• TEXT SEGMENT:
'''
Implementation Using Two Slice Queues
The H.264 encoder is divided into three parts: input pre-processing, encoding, and output post-processing. Input pre-processing reads uncompressed images, performs some preliminary processes, and then issues the images to encoding threads. The pre-processed images are placed in a buffer, called the "image buffer". Output processing checks the encoding status of each frame and commits the encoded result to the output bit-stream sequentially. After that, the entries in the image buffer are reused to prepare the image for encoding. Although the input and output processes of the encoder must be sequential due to the inherent parallelism of the encoder, the computation complexity of input and output processes is insignificant compared to the encode process. Therefore, you can use one thread to handle the input and output processes. This thread becomes the master thread in charge of checking all the data dependency.
You would use another buffer, called "slice buffer", to exploit the parallelism among slices. After each image is pre-processed, the slices of the image go into the slice buffer. The slices placed in the slice buffer are independent and ready for encoding; the readiness of reference frames is checked during the input process. In this case, you can encode these slices out of order. To distinguish the priority differences between the slices of B frames and the slices of I or P frames, use two separate slice queues to handle them. The pseudocode in Example 1 implements this two-slice model.
// Pesudo-code of Threaded H.264 Encoder using OpenMP omp_set_nested( # of encoding thread + 1) #pragma omp parallel sections { #pragma omp section { while ( there is frame to encode ) { if ( there is free entry in image buffer ) issue new frame to image buffer else if ( there are frame encoded in image buffer ) commit the encoded frame, release the entry else // dependency are handled here wait; } } #pragma omp section { #pragma omp parallel num_threads(# of encoding thread) { while ( 1 ) { if ( there is slice in slice queue 0) // higher priority for I/P-frames Encode one slice else if ( there is slice in slice queue 1) // lower priority for B-frames encode one slice else if ( all frames are encoded ) exit; else // wait for the main thread to put more slices wait } } } }
Figure 4 shows how the video stream is processed by the final multithreading implementation of a parallelized H.264 encoder. In the code segment, one thread processes both the input and the output, in order, and other threads encode slices out of order.

Implementation Using Task Queuing Model
The implementation in Example 1 uses the OpenMP pragma, making the structure of the parallel code very different from that of a sequential code. A second proposed implementation uses the taskqueuing model that is supported by the Intel C++ Compiler.
'''
• PROBLEMS AND TASKS:
a) In the H.264 encoder text, what is the buffer that holds the pre-processed images called?
b) Reproduce the stretch of the H.264 encoder text from "You would use" through "this two-slice model.".
The lines that come after the H.264 encoder text are separate material.

• RAW DATA:
'''
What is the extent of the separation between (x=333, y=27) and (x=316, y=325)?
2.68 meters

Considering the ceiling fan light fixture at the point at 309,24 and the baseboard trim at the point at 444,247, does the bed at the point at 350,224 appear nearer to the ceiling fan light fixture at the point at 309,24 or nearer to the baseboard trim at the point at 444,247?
'''
• TASK-BY-TASK SOLUTIONS:
a) The "image buffer."

b)
You would use another buffer, called "slice buffer", to exploit the parallelism among slices. After each image is pre-processed, the slices of the image go into the slice buffer. The slices placed in the slice buffer are independent and ready for encoding; the readiness of reference frames is checked during the input process. In this case, you can encode these slices out of order. To distinguish the priority differences between the slices of B frames and the slices of I or P frames, use two separate slice queues to handle them. The pseudocode in Example 1 implements this two-slice model.